Confidential Computing on NVIDIA H100 GPUs for Secure and Trustworthy AI

Hardware virtualization is an effective way to isolate workloads in virtual machines (VMs) from the physical hardware and from each other. This offers improved…

Hardware virtualization is an effective way to isolate workloads in virtual machines (VMs) from the physical hardware and from each other. This offers improved security, particularly in a multi-tenant environment. Yet, security risks such as in-band attacks, side-channel attacks, and physical attacks can still happen, compromising the confidentiality, integrity, or availability of your data and applications.

Until recently, protecting data was limited to data-in-motion, such as moving a payload across the Internet, and data-at-rest, such as encryption of storage media. Data-in-use, however, remained vulnerable.

NVIDIA Confidential Computing offers a solution for securely processing data and code in use, preventing unauthorized users from both access and modification. When running AI training or inference, the data and the code must be protected. Often the input data includes personally identifiable information (PII) or enterprise secrets, and the trained model is highly valuable intellectual property (IP). Confidential computing is the ideal solution to protect both AI models and data.

NVIDIA is at the forefront of confidential computing, collaborating with CPU partners, cloud providers, and independent software vendors (ISVs) to ensure that the change from traditional, accelerated workloads to confidential, accelerated workloads will be smooth and transparent.

The NVIDIA H100 Tensor Core GPU is the first ever GPU to introduce support for confidential computing. It can be used in virtualized environments, either with traditional VMs or in Kubernetes deployments, using Kata to launch confidential containers in microVMs.

This post focuses on the traditional virtualization workflow with confidential computing.

NVIDIA Confidential Computing using hardware virtualization

Confidential computing is the protection of data in use by performing computation in a hardware-based, attested trusted execution environment (TEE), per the Confidential Computing Consortium.

The NVIDIA H100 GPU meets this definition as its TEE is anchored in an on-die hardware root of trust (RoT). When it boots in CC-On mode, the GPU enables hardware protections for code and data. A chain of trust is established through the following:

A GPU boot sequence, with a secure and measured boot
A security protocols and data models (SPDM) session to securely connect to the driver in a CPU TEE
The generation of a cryptographically signed set of measurements called an attestation report.

The user of the confidential computing environment can check the attestation report and only proceed if it is valid and correct.

Secure AI across hardware, firmware, and software

NVIDIA continues to improve the security and integrity of its GPUs in each generation. Since the NVIDIA Volta V100 Tensor Core GPU, NVIDIA has provided AES authentication on the firmware that runs on the device. This authentication ensures that you can trust that the bootup firmware was neither corrupted nor tampered with.

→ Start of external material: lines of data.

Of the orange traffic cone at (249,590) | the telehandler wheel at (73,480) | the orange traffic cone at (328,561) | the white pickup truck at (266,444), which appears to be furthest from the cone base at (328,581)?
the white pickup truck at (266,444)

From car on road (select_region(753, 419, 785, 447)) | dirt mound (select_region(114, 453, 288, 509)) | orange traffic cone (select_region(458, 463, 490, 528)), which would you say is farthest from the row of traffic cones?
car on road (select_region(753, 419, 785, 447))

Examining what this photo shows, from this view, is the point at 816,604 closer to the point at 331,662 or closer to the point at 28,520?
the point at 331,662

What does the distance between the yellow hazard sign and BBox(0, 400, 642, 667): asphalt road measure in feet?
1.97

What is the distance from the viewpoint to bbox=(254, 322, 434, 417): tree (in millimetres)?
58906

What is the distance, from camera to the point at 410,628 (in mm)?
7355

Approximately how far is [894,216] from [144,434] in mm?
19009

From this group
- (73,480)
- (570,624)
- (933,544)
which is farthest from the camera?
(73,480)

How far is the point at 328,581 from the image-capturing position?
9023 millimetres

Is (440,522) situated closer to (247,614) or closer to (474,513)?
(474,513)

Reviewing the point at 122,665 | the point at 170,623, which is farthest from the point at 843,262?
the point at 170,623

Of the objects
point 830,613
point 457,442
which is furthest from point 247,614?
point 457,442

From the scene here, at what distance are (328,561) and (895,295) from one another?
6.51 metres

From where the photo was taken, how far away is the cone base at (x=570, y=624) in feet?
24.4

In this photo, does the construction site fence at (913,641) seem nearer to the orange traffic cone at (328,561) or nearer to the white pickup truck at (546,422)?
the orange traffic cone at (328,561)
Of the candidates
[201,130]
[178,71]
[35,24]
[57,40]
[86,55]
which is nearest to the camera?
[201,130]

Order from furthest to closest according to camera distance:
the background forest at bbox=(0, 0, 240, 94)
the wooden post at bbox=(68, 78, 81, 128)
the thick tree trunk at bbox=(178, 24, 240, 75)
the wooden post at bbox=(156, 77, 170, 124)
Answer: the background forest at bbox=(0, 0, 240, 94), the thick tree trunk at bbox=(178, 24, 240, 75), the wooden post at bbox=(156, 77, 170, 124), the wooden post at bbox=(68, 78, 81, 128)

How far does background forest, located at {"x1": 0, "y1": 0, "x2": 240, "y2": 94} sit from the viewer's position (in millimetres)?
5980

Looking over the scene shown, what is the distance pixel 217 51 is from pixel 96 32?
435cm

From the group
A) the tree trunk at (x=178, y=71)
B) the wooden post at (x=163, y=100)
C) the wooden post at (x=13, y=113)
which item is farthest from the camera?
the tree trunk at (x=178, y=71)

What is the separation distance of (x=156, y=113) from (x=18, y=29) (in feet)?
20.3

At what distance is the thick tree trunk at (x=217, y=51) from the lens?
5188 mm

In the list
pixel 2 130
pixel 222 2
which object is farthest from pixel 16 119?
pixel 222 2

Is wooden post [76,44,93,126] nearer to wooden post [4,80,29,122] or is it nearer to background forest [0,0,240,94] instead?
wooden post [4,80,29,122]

Through the NVIDIA Turing architecture and the NVIDIA Ampere architecture, NVIDIA added additional security features including encrypted firmware, firmware revocation, fault injection countermeasures, and now, in NVIDIA Hopper, the on-die RoT, and measured/attested boot.

To achieve confidential computing on NVIDIA H100 GPUs, NVIDIA needed to create new secure firmware and microcode, and enable confidential computing capable paths in the CUDA driver, and establish attestation verification flows. This hardware, firmware, and software stack provides a complete confidential computing solution that includes the protection and integrity of both code and data.

With the release of CUDA 12.2 Update 1, the NVIDIA H100 Tensor Core GPU, the first confidential computing GPU, is ready to run confidential computing workloads with our early access release.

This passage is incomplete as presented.